Anybody still experiencing freezing Linux VMs on CORE?

pmh · July 13, 2024, 1:58pm

Hi all,

on the old forum we had quite a few users whose Linux VMs occasionally froze with no apparent reason. Looks like some good soul in the small bhyve community I am a part of found the root cause and a solution.

Linux uses the RDRAND instruction to generate randomness and it doesn’t like it if the CPU just pauses for a moment, because it has run out of entropy.

If this ever occurs depends on the CPU architecture and generation and that’s why I among others could never reproduce the problem.
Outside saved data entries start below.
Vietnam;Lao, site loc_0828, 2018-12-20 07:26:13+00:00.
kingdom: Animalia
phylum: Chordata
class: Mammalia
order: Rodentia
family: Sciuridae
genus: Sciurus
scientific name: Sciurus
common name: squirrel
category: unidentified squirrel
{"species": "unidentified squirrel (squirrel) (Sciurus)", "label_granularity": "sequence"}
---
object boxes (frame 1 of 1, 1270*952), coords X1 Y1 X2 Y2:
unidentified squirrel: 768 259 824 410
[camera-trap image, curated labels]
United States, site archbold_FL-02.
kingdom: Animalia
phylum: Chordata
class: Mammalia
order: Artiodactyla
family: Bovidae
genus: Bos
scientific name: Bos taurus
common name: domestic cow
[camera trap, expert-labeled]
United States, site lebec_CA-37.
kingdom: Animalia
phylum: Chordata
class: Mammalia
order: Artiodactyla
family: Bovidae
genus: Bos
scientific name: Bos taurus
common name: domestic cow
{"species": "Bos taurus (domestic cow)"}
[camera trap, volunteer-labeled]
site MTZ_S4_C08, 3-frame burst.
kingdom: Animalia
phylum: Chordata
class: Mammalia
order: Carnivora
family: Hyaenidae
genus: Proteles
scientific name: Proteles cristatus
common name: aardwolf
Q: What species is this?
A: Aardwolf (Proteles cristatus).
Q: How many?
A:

The solution is to add the virtio-rnd device to the VM. This is currently not supported by either middlewared or the UI, but if someone still experiencing the problem is willing to try, I have a gross hack that would add the device to the bhyve command line (my Python is not good enough to do it properly), but if successful we could file a ticket in JIRA.

Kind regards,
Patrick

Stux · July 13, 2024, 2:27pm

Moved on to scale

victor · July 13, 2024, 2:32pm

I’ve been running a FreePBX on one of my CORE servers for a few years now and haven’t really ever seen a freeze.

Krisbee · July 13, 2024, 2:48pm

My VMs only get light use, so I’ve not encountered freezes. But If there’s a simple way to generate the problem, I’m willing to test the change with bhyve running as a nested VM on a virtual instance of current CORE or BETA.

Someone posted this on the net last October: Bhyve CPU Lockup Issue | Thoughts | Yin Jun, Phua -- Assistant Professor at Tokyo Tech

pmh · July 13, 2024, 3:02pm

If your host CPU supports that RDRAND instruction, you won’t experience the problem. That’s why it only hit some people. If the CPU doesn’t, the instruction is emulated in bhyve and if the host runs out of entropy the virtual CPU might be paused for a couple of milliseconds. Linux as a guest doesn’t like that and locks up.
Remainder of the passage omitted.